> [Material provided]
****

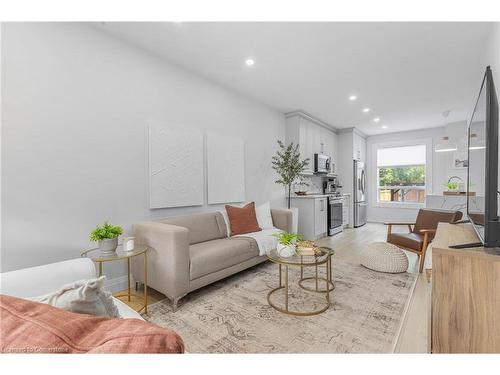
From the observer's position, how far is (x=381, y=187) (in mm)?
7094

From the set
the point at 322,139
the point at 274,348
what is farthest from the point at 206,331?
the point at 322,139

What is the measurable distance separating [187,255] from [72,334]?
5.50 ft

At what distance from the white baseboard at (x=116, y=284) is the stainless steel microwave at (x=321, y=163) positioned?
419cm

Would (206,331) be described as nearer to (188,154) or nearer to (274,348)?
(274,348)

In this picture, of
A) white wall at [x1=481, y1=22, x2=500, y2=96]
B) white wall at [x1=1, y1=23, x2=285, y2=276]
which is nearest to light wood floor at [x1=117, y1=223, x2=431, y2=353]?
white wall at [x1=1, y1=23, x2=285, y2=276]

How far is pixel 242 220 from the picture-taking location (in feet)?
10.6

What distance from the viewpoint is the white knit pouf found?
9.48 ft

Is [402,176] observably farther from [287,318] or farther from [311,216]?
[287,318]

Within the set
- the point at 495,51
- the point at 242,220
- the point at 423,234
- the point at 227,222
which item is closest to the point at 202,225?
the point at 227,222

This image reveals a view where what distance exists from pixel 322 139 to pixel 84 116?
4.79 m

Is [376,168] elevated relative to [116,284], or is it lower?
elevated

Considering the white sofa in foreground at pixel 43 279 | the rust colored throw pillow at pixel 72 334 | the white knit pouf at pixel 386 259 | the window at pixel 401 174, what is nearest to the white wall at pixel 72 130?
the white sofa in foreground at pixel 43 279

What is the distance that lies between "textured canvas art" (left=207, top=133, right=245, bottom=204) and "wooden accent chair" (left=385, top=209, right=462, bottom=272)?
226cm
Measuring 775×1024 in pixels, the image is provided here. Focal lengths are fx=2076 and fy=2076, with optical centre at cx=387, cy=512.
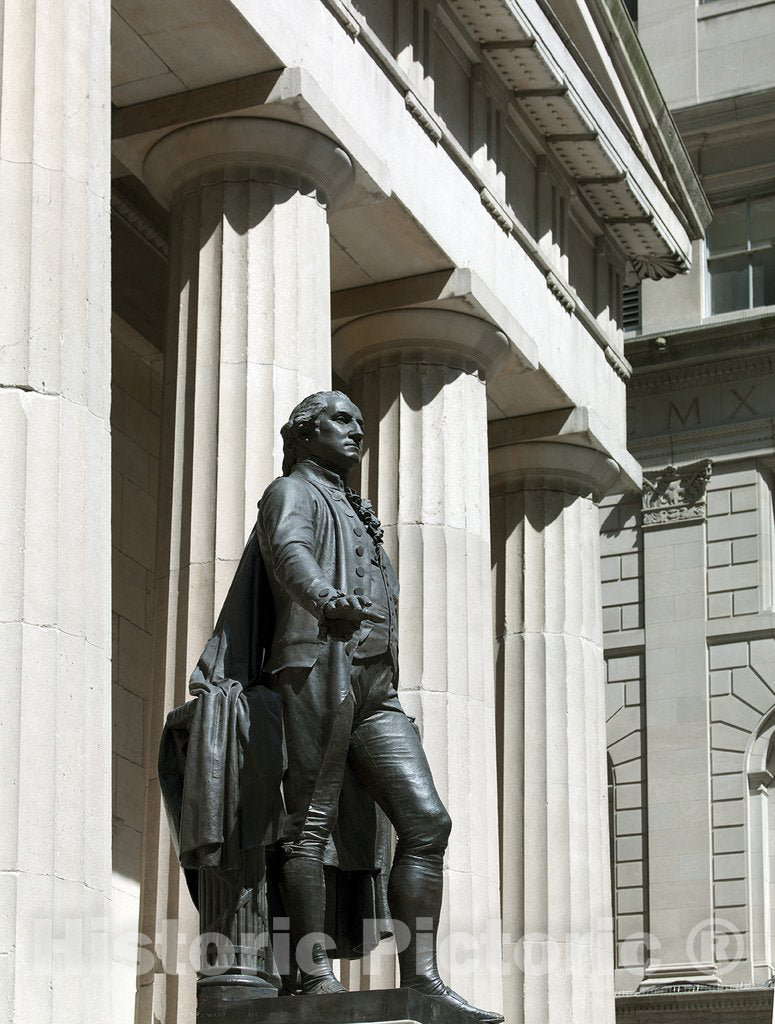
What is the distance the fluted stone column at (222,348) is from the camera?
16938 mm

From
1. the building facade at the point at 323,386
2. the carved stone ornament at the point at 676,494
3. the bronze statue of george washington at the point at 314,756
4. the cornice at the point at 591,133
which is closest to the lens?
the bronze statue of george washington at the point at 314,756

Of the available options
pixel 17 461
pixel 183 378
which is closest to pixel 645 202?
pixel 183 378

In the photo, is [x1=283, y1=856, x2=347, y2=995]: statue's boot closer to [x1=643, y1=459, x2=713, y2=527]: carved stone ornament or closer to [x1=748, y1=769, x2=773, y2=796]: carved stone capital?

****

> [What you need to do] Starting at the line that contains "Of the available options" and continuing through the end of the listing, rewrite those lines with "closest" changed to "nearest" and nothing else altered.

> [Problem solution]
Of the available options
pixel 17 461
pixel 183 378
which is nearest to pixel 645 202?
pixel 183 378

In the photo, is [x1=283, y1=856, x2=347, y2=995]: statue's boot closer to [x1=643, y1=459, x2=713, y2=527]: carved stone ornament or closer to [x1=748, y1=769, x2=773, y2=796]: carved stone capital?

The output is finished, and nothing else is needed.